4. Conclusion
There is no doubt that the US’s retreat from international economic governance has given the global trading system its biggest shock for decades, perhaps since the liberal order was constructed in the aftermath of the Second World War. There is also a danger, probably less immediate, that wayward policymaking in Washington means the US dollar will cease to underpin the international banking and trading systems.

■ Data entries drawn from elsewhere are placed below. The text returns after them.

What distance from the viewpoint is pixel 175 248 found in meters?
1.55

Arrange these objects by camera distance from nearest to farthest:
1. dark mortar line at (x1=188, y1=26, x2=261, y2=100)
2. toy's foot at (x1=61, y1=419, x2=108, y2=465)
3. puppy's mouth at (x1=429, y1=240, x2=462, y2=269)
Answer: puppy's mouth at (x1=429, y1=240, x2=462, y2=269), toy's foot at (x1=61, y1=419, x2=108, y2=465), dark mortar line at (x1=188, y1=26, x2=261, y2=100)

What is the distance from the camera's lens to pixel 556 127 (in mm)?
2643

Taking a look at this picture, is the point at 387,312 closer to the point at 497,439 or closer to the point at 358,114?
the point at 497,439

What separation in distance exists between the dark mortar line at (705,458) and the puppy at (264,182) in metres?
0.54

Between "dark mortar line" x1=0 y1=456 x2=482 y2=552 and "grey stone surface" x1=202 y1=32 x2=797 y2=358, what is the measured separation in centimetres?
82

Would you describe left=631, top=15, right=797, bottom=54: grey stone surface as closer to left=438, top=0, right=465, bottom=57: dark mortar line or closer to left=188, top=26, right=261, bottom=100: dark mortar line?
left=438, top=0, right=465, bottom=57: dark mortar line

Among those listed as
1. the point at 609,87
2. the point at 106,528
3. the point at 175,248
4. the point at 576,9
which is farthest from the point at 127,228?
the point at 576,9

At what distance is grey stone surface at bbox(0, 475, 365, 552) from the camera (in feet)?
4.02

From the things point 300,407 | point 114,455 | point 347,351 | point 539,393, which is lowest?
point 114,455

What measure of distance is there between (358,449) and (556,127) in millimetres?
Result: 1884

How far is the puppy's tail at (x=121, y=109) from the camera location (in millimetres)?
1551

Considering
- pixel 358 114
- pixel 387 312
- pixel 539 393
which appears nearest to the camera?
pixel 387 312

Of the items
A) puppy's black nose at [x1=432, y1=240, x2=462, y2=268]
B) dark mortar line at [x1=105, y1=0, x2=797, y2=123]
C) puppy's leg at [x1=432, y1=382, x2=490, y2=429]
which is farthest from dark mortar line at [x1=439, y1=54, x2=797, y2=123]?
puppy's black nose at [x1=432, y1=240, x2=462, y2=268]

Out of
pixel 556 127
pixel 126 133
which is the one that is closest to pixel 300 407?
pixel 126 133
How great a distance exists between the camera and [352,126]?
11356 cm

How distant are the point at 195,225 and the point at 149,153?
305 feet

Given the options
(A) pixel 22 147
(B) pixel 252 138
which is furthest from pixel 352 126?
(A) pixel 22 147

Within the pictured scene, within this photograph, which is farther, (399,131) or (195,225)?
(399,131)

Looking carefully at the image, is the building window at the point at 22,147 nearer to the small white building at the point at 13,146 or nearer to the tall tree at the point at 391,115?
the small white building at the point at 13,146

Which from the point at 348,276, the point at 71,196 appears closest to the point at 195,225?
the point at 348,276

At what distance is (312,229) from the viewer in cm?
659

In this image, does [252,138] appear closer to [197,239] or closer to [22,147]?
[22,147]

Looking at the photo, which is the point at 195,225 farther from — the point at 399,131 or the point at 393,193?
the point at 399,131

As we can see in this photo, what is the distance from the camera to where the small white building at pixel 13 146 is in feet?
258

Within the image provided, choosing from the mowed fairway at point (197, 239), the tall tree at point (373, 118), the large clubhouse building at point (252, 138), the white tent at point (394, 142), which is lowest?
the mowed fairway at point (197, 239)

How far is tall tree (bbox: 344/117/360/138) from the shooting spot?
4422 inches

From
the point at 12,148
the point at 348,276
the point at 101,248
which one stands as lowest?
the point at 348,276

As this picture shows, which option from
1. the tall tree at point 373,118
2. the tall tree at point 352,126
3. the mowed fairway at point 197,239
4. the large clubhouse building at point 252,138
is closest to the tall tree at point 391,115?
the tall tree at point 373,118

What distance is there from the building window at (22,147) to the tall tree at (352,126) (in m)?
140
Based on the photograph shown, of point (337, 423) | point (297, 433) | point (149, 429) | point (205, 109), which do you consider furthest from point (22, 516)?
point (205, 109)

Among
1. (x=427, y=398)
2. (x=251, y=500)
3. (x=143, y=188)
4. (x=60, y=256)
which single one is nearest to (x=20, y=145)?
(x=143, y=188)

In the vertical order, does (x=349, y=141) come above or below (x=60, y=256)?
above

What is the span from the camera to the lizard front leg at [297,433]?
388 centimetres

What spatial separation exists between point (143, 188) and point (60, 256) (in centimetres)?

Is it obvious that the world needs a new leader in both areas? If so, how could one emerge and operate? In monetary affairs, the need is not pressing and the path forward for potential rivals reasonably clear, if of uncertain length. Trade is much trickier. The old game of a dominant player enforcing consensus values in the trading system, which in any case never really delivered a truly global multilateral arrangement, is very likely gone. No future government is likely to take up that role again. The big powers need to be more flexible and imaginative. They need to replace a single anchor with a set of stays to hold the global system upright, make that system more flexible, and aim to cover new areas as well as possible rather than bring them under the same set of institutions.36
In the meantime, leading economies such as Japan, China and the EU need to find any way they can, however ad hoc and partial, to prevent the US from destroying institutions such as the WTO dispute settlement system. The important thing is not to preserve all organizations as they currently are. Indeed, the US assault on institutions such as the WTO has underlined their vulnerability and their need for renewal, which should include wider coverage for their rules and nimbler governance.
The task of leading economies – including of future, more cooperative US administrations – is to use creativity and coalition-building. The challenge is to carry forward the principles of rules-based trading without again relying on a single country to bear an outsized part of the burden of translating them into practical governance.